A proxy's state is only persisted to Redis the first time it is actively managed or queried.

  • Trigger: This typically happens on the first API call that requires proxy state, such as getProxyStatus.
  • Action: The ProxyManager checks Redis for a hash with the key proxies:<server_identity> (e.g., proxies:ytdlp-ops-airflow-service).
  • Initialization: If the key does not exist, the ProxyManager iterates through its in-memory list of proxies and writes each one to the Redis hash with a default state of ACTIVE.

Step 3: Runtime Updates (Success and Failure)

The proxy's state in Redis is updated in real-time based on the outcome of token generation tasks.

  • On Success: When a task using a proxy succeeds, ProxyManager.report_success() is called.
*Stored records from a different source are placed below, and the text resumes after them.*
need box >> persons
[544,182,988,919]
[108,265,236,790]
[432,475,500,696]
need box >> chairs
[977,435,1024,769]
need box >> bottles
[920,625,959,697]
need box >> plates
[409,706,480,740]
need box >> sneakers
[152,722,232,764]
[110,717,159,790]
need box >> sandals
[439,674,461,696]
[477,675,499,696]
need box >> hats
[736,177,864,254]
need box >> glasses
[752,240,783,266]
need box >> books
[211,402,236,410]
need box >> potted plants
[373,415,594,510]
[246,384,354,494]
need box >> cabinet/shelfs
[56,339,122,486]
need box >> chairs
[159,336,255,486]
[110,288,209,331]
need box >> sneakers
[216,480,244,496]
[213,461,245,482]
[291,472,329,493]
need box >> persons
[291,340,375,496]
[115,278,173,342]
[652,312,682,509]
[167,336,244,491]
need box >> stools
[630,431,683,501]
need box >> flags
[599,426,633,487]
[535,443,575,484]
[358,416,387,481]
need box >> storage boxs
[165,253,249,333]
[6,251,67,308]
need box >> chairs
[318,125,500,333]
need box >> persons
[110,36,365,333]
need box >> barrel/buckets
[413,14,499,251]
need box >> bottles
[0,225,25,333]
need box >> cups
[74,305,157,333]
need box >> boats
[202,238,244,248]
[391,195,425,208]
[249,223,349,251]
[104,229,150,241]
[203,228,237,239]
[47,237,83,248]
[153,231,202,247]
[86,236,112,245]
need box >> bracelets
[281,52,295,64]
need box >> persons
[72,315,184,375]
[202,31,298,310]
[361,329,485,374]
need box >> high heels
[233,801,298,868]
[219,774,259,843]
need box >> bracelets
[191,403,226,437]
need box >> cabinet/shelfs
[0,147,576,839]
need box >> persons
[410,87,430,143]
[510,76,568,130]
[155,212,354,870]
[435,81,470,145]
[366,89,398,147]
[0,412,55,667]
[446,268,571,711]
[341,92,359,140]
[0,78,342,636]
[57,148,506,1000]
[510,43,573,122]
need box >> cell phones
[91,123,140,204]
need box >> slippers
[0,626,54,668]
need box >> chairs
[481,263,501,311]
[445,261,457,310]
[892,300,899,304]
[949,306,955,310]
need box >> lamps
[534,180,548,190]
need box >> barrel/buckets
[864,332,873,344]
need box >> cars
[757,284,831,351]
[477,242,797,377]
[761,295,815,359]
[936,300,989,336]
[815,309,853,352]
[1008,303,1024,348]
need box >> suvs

This updates the proxy's success_count and last_success_timestamp in the Redis hash.
  • On Failure: When a task fails, ProxyManager.report_failure() is called.
    1. A record of the failure (including the account ID and job ID) is added to a separate Redis sorted set with the key proxy_failures:<proxy_url>. This key has a TTL and is used for the sliding window ban strategy.
    2. The proxy's failure_count and last_failure_timestamp are updated in the main Redis hash.
  • Automatic Ban: If the conditions for the "Sliding Window" ban are met (too many failures from different accounts in a short time), ProxyManager.ban_proxy() is called, which updates the proxy's status to BANNED in the Redis hash.

Step 4: Observation and Manual Control

You can view and modify the proxy states stored in Redis using the provided management tools.

  • Observation:
    • Airflow DAG: The ytdlp_mgmt_proxy_account DAG (action: list_statuses, entity: proxy).
    • CLI Client: The proxy_manager_client.py script (list command).
    • These tools call the getProxyStatus API endpoint, which reads directly from the proxies:<server_identity> hash in Redis.
  • Manual Control:
    • The same tools provide ban, unban, and reset actions.
    • These actions call API endpoints that directly modify the status field for a proxy in the proxies:<server_identity> Redis hash.
    • The delete_from_redis action in the DAG provides a way to completely remove a proxy's state and failure history from Redis, forcing it to be re-initialized as ACTIVE on its next use.

Summary of Redis Keys

Redis Key Pattern Type Purpose
proxies:<server_identity> Hash The primary store for proxy state. Maps proxy_url to a JSON string containing its status (ACTIVE/BANNED), success/failure counts, and timestamps.
proxy_failures:<proxy_url> Sorted Set A temporary log of recent failures for a specific proxy, used by the sliding window ban logic. The score is the timestamp of the failure.